Regardless of political views, in a public place there are people who engage and there are those that don’t. On a British High Street in winter, most are busying themselves about their business and are not keen to dwell. It’s more often that those with stronger views are the ones who take the time to engage in conversation. My approach is to try not to impede anyone but to make it clear that I’d like to talk. It’s easier with a leaflet in hand and a simple introduction. So, I start: “we’re campaign for a People’s Vote – Would you like a leaflet”? Then it’s a question of quickly gauging any response. As a flavour of the comebacks that I got here are a few sentences on what happened.
Those who welcomed our campaigning efforts were more than happy to express a view. A positive warmth and support came to the fore without prompting. Frequently, there was an astonishment that the Country had got itself into such a ridiculous situation. Everyone has a story to tell about how Brexit is affecting their lives. Younger people were concerned that opportunities previous generations had will be cut off.
I got a warm answer from a French woman, but as she whispered – I don’t have a vote.
One middle-aged man seemed sullenly pragmatic about the affair. His expectations were so low that he anticipated nothing better than an unholy mess. He was grateful to see us campaigning, but he held out little hope that it would make any difference. It’s a pessimism and sad resignation that more than a few must feel.
One guy suggested that I go back to Germany if I liked the Europe so much. When faced with this, politeness is the only way to be. There’s little I can say in that moment to transform his outlook. Little Englanders are not new.
I got a couple that told me they were bored with the whole subject. They had gone past caring what happens next. It’s like it’s not my problem and another version of the sad resignation I mentioned earlier.

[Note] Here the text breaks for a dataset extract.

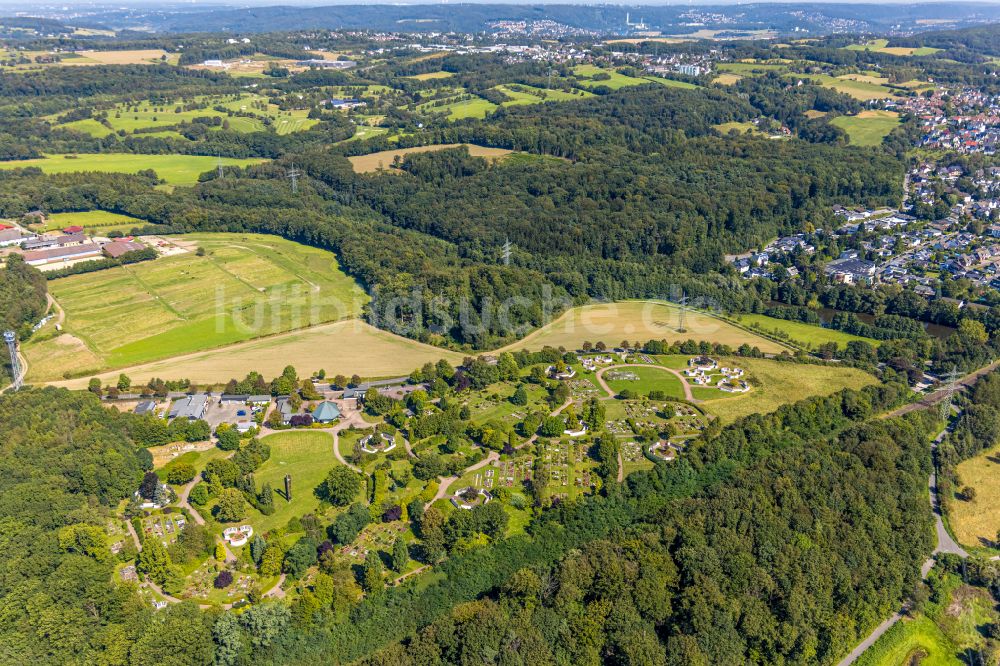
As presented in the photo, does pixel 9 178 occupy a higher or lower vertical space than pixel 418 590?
higher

Believe me, I am not being biased when I say this, but the angrier people are Leave supporters. It’s like they have an inner rage. One or two will swear without any provocation whatsoever other than just seeing a European symbol. All you hear is negative slogans right out of the Daily Mail.
Overall, the hours we spent were productive and I’m sure we offered a hope for those with a positive assessment of our role in Europe. The indication was masses of dots on our chart calling for a People’s Vote. Concluding, it’s clear that the last couple of years have not healed the wounds of the referendum. Opinion on the streets is just as divided as it was when I was campaigning in early 2016. No wonder Parliament is divided when the Country is divided. It’s only by going back to the people that there will be any resolution to this impasse.